李繼財向我看來了,眼睛裡佈滿了血絲,十分恐怖,隻見他突然鬆開了掐郭嶺的手,轉而向我過來了,我急急後退著,一下撞到了桌子,桌子上的一枚鎮屍釘掉到了地上,我顧不上許多了,撿起來握在了手中。
李繼財看到我手中的鎮屍釘突然停下了。
我有點明白過來了,鎮屍釘是鎮古屍的法器,上麵還刻有經文,顏鶯兒對這東西會本能的懼怕!
我舉著鎮屍釘試探著往前上了兩步,李繼財果然往後退了兩步。
郭嶺在那不住的咳嗽漸漸緩過來了,看到這一幕跑到我身後來躲著,哆嗦道:“羅老闆,這個人是......。”
我惱道:“早跟你說過了你偏不信,現在知道害怕了吧,總閘是他破壞的,不是我!”
郭嶺喘氣道:“啊,那現在怎麼辦啊?”
我冇好氣道:“我哪知道怎麼辦......對了,把這釘子拿一枚在手上,可以震懾他,看我那道長朋友能不能鎮住古屍裡的主魂了,要是能鎮得住,這傢夥就冇事了!”
郭嶺慌忙拿起一枚鎮屍釘,雙手握著舉在身前,李繼財被兩枚鎮屍釘震懾著,當即不敢造次了,站在那有些不知所措的喘著氣,胸口劇烈起伏著,眼睛睜的彷彿要掉出眼眶似的,多少有點嚇人了。
我們就這樣僵持住了,這時候布幕裡忽然傳來“赦”的一聲暴喝,火光一閃,頃刻間便有一股煙氣從幕布裡飄了出來。
郭嶺嚇壞了:“可彆破壞古屍啊,那可是國寶啊......。”
我說:“放心吧,我這道長朋友不會亂來的,他隻是在施法。”
郭嶺這才嚥了口唾沫不說什麼了。
隨著孟平的這聲暴喝,李繼財立即痛苦的抱住了腦袋,隻見他脖子上隱現出了黑色經絡,慢慢向臉部延伸,不一會他的整張臉上就佈滿了黑色經絡,相當瘮人。
郭嶺哆嗦道:“羅老闆,這是什麼情況啊。”
我沉聲道:“屍毒!彆廢話了,該說的之前我都跟你說過了,是你自己不相信,不想死就好好拿著鎮屍釘震懾住他!”
郭嶺不再廢話,屏住呼吸舉著鎮屍釘了。
孟平從幕布裡鑽了出來,二話不說跑到李繼財身後,趁著李繼財陷入痛苦的時候,咬破舌尖血,把血一口噴在手掌裡,然後快速畫了道符,一掌拍在了李繼財的頭頂上,這一掌直接把李繼財拍的跪在了地上,同時雙眼不停的向上翻,雙手高舉想要去抓孟平的手,孟平雙眼一瞪,身體一震,手上加重了力道,李繼財臉上的黑色經絡開始消退,逐漸消失不見,跟著李繼財雙眼一翻栽倒在地了,失去了意識。
孟平不敢托大,馬上背起李繼財,對我說:“老羅,我先把人帶離這裡,這邊交給你善後!”
我點了下頭問:“對了,那古屍它......。
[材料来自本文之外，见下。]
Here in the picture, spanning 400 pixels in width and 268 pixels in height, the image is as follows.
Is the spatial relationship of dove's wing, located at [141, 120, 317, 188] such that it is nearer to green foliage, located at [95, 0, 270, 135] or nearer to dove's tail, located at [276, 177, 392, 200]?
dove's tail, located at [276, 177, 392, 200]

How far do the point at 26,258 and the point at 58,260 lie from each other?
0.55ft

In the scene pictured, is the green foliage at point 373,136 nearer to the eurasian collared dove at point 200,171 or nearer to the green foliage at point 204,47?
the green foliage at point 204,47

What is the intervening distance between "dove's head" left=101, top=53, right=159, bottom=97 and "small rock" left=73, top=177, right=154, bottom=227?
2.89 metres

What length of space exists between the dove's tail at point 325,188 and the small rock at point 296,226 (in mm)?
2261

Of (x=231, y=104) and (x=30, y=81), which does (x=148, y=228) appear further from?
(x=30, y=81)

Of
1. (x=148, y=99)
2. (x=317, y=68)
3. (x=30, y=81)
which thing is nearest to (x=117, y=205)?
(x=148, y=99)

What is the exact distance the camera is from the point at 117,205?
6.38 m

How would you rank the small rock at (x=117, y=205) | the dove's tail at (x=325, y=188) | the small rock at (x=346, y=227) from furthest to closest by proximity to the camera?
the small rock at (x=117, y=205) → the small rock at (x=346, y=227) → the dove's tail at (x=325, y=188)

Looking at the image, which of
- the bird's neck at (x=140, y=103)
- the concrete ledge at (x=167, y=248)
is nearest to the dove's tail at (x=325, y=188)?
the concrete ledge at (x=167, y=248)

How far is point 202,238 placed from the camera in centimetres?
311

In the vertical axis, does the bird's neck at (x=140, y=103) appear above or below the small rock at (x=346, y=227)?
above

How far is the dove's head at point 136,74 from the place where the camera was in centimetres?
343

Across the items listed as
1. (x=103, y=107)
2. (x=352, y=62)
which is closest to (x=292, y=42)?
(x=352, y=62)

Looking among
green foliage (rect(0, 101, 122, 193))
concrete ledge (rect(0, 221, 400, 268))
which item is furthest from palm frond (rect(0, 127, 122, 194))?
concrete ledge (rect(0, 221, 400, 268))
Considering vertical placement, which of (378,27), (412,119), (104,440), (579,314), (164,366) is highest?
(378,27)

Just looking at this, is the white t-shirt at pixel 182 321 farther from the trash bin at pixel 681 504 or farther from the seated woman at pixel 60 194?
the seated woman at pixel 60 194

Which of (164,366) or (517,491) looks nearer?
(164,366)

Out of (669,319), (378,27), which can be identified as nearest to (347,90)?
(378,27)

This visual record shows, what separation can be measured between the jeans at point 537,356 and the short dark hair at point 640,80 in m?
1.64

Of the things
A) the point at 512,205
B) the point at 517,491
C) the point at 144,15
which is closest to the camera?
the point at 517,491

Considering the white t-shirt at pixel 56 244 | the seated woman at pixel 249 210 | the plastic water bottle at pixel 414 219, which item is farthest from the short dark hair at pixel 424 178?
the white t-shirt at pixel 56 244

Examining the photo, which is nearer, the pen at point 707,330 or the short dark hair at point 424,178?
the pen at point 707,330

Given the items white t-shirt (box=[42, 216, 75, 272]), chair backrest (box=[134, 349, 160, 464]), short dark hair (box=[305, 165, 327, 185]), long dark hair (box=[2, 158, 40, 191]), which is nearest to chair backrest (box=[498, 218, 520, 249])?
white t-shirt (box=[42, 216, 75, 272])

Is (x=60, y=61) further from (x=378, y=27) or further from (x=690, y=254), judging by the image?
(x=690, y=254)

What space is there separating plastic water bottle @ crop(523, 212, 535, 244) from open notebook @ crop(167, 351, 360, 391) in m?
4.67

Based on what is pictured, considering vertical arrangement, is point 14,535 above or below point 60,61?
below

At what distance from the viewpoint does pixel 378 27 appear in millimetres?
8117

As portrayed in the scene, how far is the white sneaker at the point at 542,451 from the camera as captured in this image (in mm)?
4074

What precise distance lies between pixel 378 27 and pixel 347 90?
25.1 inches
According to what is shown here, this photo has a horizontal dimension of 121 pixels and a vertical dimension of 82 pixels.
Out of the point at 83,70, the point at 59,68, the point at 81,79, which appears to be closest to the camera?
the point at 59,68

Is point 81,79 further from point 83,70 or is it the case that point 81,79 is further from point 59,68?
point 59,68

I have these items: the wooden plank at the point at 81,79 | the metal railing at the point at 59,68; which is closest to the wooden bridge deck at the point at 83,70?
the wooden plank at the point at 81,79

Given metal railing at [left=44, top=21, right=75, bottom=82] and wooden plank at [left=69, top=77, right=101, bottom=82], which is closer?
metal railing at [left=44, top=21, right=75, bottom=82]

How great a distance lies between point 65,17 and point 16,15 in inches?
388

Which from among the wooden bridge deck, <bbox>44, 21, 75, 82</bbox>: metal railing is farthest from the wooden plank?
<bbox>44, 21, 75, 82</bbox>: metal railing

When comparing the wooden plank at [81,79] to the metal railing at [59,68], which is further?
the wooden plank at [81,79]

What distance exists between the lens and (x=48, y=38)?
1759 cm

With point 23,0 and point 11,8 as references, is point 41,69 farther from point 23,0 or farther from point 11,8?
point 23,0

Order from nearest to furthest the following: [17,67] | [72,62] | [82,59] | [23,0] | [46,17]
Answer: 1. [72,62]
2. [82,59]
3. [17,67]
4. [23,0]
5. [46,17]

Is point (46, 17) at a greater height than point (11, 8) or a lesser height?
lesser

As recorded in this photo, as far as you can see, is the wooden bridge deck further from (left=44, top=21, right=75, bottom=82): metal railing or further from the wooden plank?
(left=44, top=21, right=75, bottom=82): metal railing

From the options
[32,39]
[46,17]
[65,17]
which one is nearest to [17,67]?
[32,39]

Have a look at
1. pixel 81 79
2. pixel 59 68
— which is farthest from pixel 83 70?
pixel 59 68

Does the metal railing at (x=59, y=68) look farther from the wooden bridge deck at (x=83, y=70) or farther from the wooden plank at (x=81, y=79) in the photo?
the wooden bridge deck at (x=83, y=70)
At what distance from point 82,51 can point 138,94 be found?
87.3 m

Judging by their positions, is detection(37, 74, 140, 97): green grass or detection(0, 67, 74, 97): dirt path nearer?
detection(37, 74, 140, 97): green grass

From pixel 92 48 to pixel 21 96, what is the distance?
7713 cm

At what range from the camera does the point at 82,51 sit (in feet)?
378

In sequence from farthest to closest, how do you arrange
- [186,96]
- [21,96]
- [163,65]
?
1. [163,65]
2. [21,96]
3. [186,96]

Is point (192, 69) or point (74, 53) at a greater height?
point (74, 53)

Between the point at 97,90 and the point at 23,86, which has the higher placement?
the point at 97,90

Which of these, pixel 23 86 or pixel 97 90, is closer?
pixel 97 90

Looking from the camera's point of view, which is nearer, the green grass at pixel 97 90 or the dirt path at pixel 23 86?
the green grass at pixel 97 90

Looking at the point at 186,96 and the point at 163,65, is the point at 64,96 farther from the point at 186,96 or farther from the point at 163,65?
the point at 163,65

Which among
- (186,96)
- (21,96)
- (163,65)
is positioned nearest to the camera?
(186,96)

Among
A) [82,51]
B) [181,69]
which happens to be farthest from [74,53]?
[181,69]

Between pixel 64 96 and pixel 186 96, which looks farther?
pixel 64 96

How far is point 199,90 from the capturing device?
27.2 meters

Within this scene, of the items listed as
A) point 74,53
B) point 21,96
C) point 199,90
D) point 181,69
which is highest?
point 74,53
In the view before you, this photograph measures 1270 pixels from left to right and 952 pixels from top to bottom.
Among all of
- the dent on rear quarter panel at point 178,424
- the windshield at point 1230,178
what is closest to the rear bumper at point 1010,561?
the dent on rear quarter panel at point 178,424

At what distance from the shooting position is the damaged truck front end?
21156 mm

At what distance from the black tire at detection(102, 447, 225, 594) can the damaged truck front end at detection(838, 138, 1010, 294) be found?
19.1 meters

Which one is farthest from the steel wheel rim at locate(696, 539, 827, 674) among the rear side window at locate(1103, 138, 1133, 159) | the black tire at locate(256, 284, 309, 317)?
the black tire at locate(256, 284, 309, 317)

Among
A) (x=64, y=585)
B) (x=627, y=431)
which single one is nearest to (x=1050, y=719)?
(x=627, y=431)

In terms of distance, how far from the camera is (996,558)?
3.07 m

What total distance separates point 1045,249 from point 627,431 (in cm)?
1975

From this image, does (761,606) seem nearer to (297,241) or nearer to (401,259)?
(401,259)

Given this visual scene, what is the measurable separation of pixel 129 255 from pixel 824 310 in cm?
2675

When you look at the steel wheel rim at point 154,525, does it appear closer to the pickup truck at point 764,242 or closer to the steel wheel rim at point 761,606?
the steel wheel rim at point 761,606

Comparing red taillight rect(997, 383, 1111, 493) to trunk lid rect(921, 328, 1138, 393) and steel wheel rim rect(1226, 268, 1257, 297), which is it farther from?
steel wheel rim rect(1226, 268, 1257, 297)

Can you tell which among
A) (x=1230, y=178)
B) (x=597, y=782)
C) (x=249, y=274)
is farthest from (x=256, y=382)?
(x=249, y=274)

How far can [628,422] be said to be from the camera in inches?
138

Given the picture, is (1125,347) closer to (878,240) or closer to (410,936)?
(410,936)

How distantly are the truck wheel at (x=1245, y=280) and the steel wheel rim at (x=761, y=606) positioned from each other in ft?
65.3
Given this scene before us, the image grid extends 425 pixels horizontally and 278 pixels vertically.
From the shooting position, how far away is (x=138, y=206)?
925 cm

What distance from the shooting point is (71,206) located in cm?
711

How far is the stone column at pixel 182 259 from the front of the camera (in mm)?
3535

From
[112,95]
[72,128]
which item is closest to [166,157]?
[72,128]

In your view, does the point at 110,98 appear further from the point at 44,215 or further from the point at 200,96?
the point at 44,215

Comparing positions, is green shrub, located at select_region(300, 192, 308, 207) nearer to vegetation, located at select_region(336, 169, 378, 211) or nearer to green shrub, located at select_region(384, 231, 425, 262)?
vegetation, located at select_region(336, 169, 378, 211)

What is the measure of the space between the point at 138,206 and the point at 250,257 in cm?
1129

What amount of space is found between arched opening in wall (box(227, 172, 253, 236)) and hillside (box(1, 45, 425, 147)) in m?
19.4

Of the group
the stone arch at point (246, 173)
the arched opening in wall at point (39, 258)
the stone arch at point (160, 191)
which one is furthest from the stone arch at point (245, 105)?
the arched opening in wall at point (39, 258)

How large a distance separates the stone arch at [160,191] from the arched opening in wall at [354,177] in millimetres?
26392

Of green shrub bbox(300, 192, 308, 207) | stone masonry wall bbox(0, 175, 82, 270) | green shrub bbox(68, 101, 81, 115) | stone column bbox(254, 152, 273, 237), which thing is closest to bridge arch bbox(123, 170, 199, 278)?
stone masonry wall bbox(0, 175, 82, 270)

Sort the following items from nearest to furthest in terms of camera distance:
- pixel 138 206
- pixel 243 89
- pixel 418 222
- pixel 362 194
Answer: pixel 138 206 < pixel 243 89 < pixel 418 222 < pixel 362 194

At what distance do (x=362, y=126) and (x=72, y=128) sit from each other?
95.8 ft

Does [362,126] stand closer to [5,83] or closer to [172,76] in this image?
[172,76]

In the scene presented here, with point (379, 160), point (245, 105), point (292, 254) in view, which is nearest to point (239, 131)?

”
孟平說:“主魂被我暫時鎮住了,不過仍很危險,畢竟已經入夜了,陰氣加重,要快點把電路檢修好,讓那些工作人員回來,燈光和人氣能對它造成震懾,不說了,我先把李繼財帶走。”
孟平說完便揹著李繼財快速離開了。
郭嶺回過神鬆了口氣,一下癱坐到地上,我惱道:“你還坐著乾啥,趕緊去盯著電路檢修啊,冇聽道長怎麼說嗎?”
郭嶺慌忙爬了起來跑出去,不過跑到門口他又折返回來,緊張道:“羅老闆,這古屍還會不會......我的意思是還能不能繼續解剖?”